**** TEKS KAJIAN

Beranda · Pertanian · Perikanan · Peternakan · Berita

Multifungsi Kompos Jerami dalam Sistem Produksi Padi Berkelanjutan di Ekosistem Sawah Tadah Hujan



Jerami padi di ekosistem sawah tadah hujan tersedia melimpah dan potensial sebagai pembenah tanah. Jerami padi yang dikomposkan bersifat multi fungsi untuk meningkatkan hasil padi sawah tadah hujan, menyehatkan tanaman, memberikan emisi gas rumah kaca ke atmosfer bumi lebih rendah daripada jerami padi segar. Selama ini, jerami padi sisa hasil panen umumnya diangkut dari petak persawahan untuk konsumsi pakan ternak, dan sebagian dibakar di petak persawahan sehingga dikhawatirkan terjadi kehilangan hara. Selain itu, petani juga mengembalikan jerami padi secara langsung ke dalam sawah sehingga dapat mengganggu pengolahan tanah dan pertumbuhan tanaman padi, serta berpengaruh terhadap tingginya emisi gas rumah kaca terutama gas metana.

********
**** DATA MASUKAN

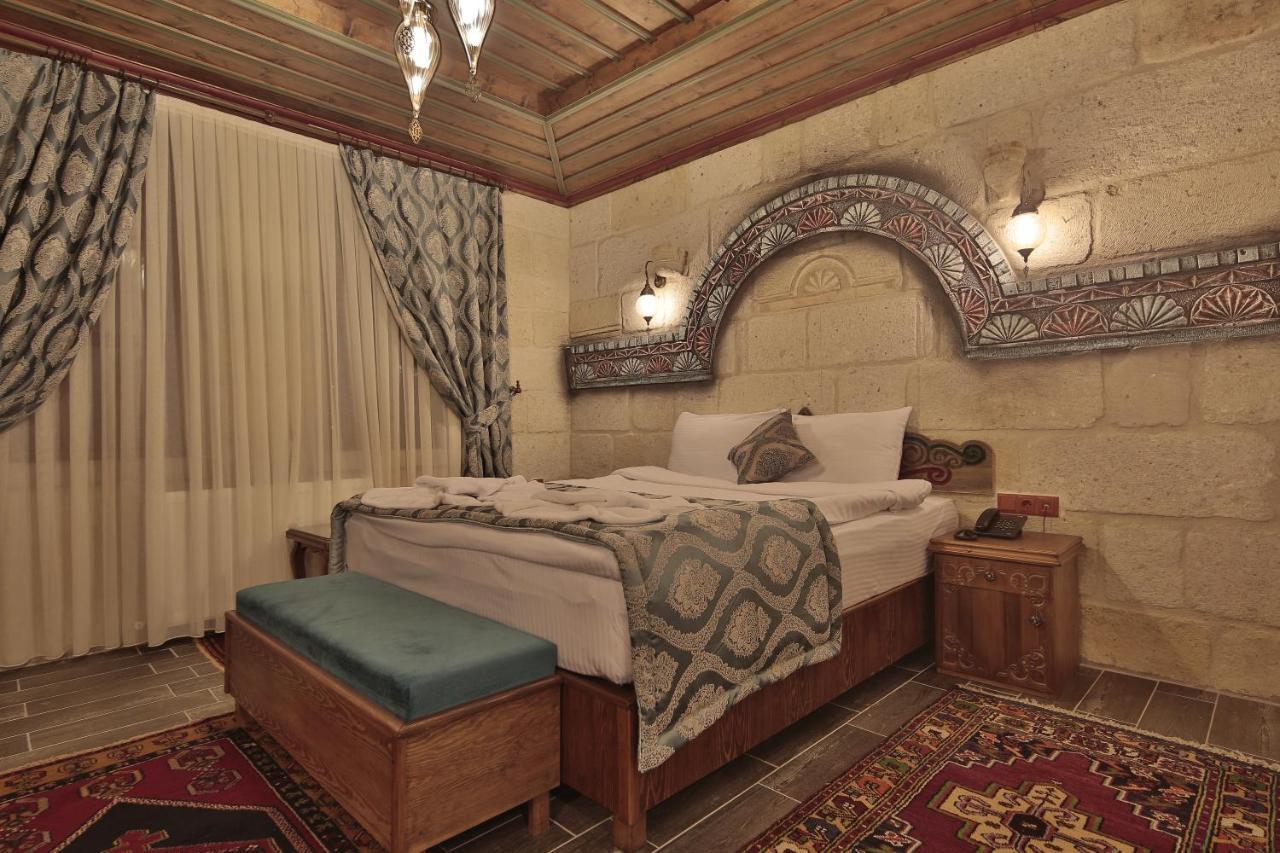 Grand Cappadocia Hotel Göreme Ngoại thất bức ảnh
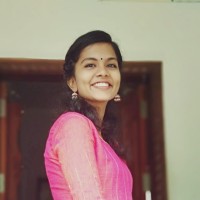 APARNA A V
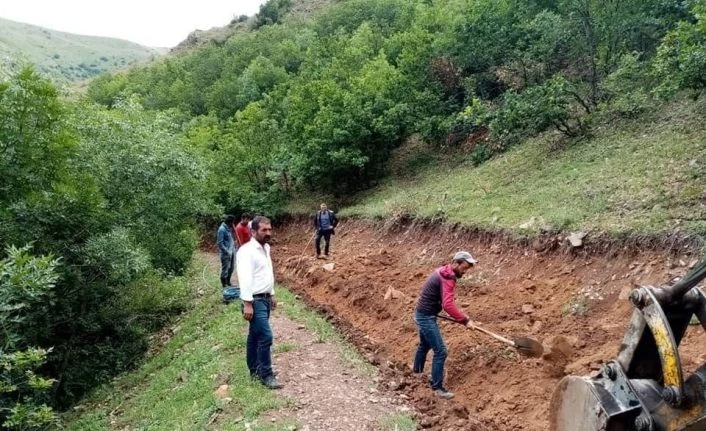 Başkan Bedir, “Mahallelerimizde sıfır sorun olacak”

********

| LATIHAN |
Tulis ulang tanpa perubahan bagian teks tentang kompos jerami yang dimulai pada kata-kata "Beranda · Pertanian", lalu berhenti setelah kata-kata "terutama gas metana.".

| HASIL PENGERJAAN |
Beranda · Pertanian · Perikanan · Peternakan · Berita

Multifungsi Kompos Jerami dalam Sistem Produksi Padi Berkelanjutan di Ekosistem Sawah Tadah Hujan



Jerami padi di ekosistem sawah tadah hujan tersedia melimpah dan potensial sebagai pembenah tanah. Jerami padi yang dikomposkan bersifat multi fungsi untuk meningkatkan hasil padi sawah tadah hujan, menyehatkan tanaman, memberikan emisi gas rumah kaca ke atmosfer bumi lebih rendah daripada jerami padi segar. Selama ini, jerami padi sisa hasil panen umumnya diangkut dari petak persawahan untuk konsumsi pakan ternak, dan sebagian dibakar di petak persawahan sehingga dikhawatirkan terjadi kehilangan hara. Selain itu, petani juga mengembalikan jerami padi secara langsung ke dalam sawah sehingga dapat mengganggu pengolahan tanah dan pertumbuhan tanaman padi, serta berpengaruh terhadap tingginya emisi gas rumah kaca terutama gas metana.